Supplied text =
· · · · ·
Even voorstellen - Dear Uncle Lennie - 'Sister Juniper', album
Camille-Alban Spreng, Benjamin Sauzereau, Marco Giongrandi, Joachim Badenhorst
'Sister Juniper', album (cd/vinyl/digital)
BMC Records
Release date: 26th September 2025
Camille-Alban Spreng | Spotify
"To one degree or another, we all have an intimate relationship with stories: those we tell by the fireside, those we've lived or dreamed, those drawn from films, folklore or fairy tales. Each, in its own way, feeds our need for the imaginary, our desire to escape. When pianist and composer Camille-Alban Spreng founded Dear Uncle Lennie in 2022, it was with this very desire: to question the evocative power of stories, without words, through brief instrumental forms. The project takes the form of a chamber trio with guitarist Benjamin Sauzereau and banjoist Marco Giongrandi, recurring companions and players on the Brussels jazz scene.
· · · · ·
Information shown =
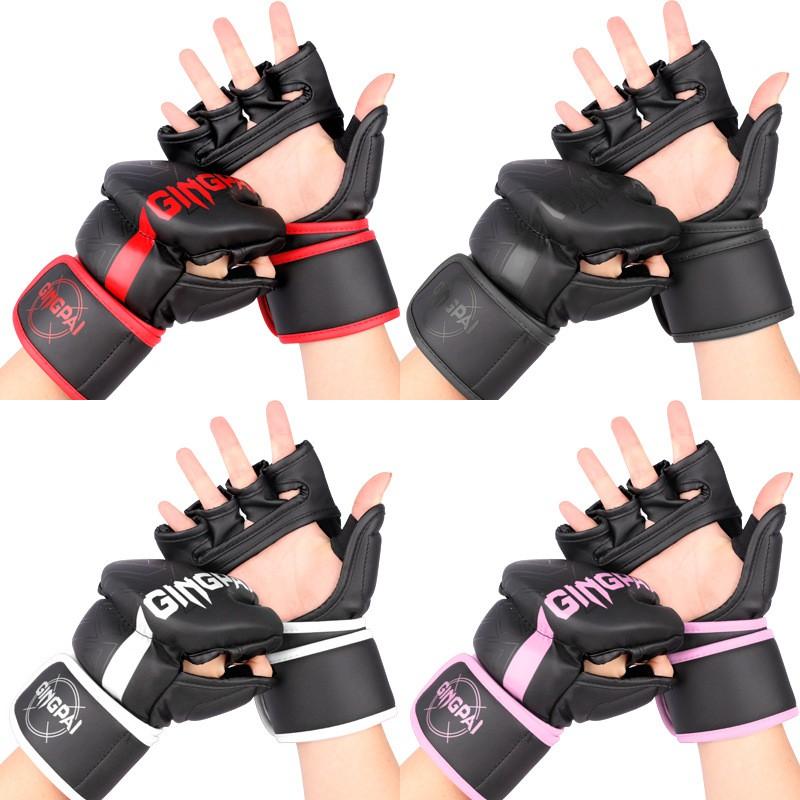 Halbfinger-Boxhandschuhe MMA Training Schlagpolster Sparring Atmungsaktiv PU Erwachsenen Unisex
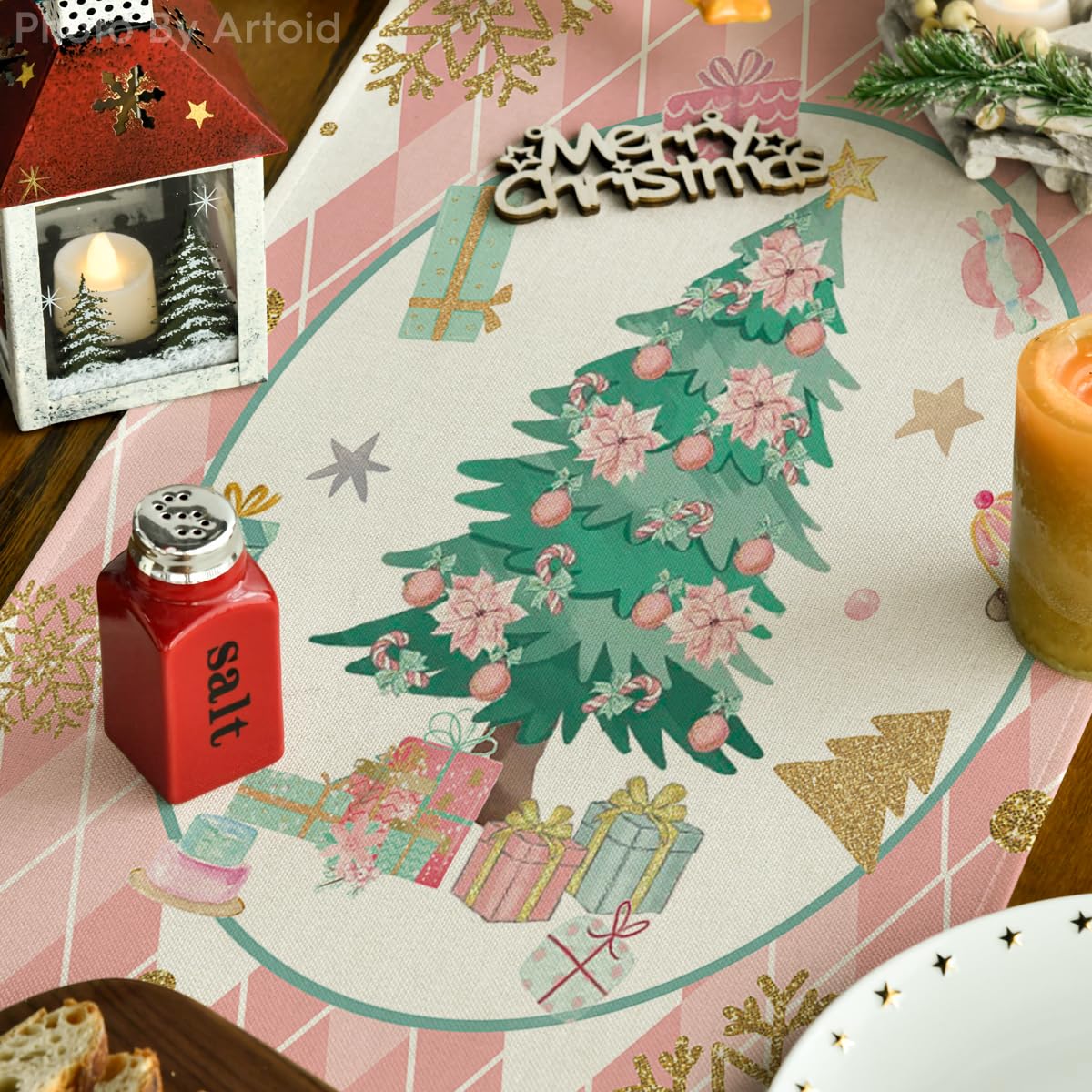 Artoid Mode Pink Diamond Plaid Nutcracker Snowflake Christmas Table Runner, Seasonal Winter Kitchen Dining Table Decoration for Home Party Decor 13x72 Inch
· · · · ·
Task 1 = Return the passage of the Dear Uncle Lennie album text starting with "Even voorstellen - Dear" and going on through "Brussels jazz scene.".
Task 2 = According to the Dear Uncle Lennie album text, in what year did Camille-Alban Spreng found Dear Uncle Lennie?
Task 3 = Extend the Dear Uncle Lennie album text from where it stops.
The data has no connection to the Dear Uncle Lennie album text.

Written response 1 =
Even voorstellen - Dear Uncle Lennie - 'Sister Juniper', album
Camille-Alban Spreng, Benjamin Sauzereau, Marco Giongrandi, Joachim Badenhorst
'Sister Juniper', album (cd/vinyl/digital)
BMC Records
Release date: 26th September 2025
Camille-Alban Spreng | Spotify
"To one degree or another, we all have an intimate relationship with stories: those we tell by the fireside, those we've lived or dreamed, those drawn from films, folklore or fairy tales. Each, in its own way, feeds our need for the imaginary, our desire to escape. When pianist and composer Camille-Alban Spreng founded Dear Uncle Lennie in 2022, it was with this very desire: to question the evocative power of stories, without words, through brief instrumental forms. The project takes the form of a chamber trio with guitarist Benjamin Sauzereau and banjoist Marco Giongrandi, recurring companions and players on the Brussels jazz scene.

Written response 2 = 2022

Written response 3 =
The band's first album, initiated this work on the short, intimate format inspired in particular by the art of haiku. The underlying theme is a fantasized America: that of the gold rush, westerns and great family frescoes as anchors. An imaginary world developed in eighteen brief, rawly expressed titles, dotted with mysterious places and characters with a constant concern to suggest rather than show. Like its predecessor, ‘Sister Juniper’ is a collection of snapshots. Twelve tracks, this time more variable in length (between one and eight minutes), but all sharing the same allusive quest. ‘Dear Niece Thelma’, ‘Two Is Not An Army’ or ‘Behind The Barn Grew Three Little Trees’: so many equivocal, photogenic song titles, where the shadow of an intimate epic is outlined. At least, we're guessing, from the family members, mysterious numbers, house settings deployed here like clues to an uneventful plot, a disjointed narrative whose chapters have been deliberately jumbled.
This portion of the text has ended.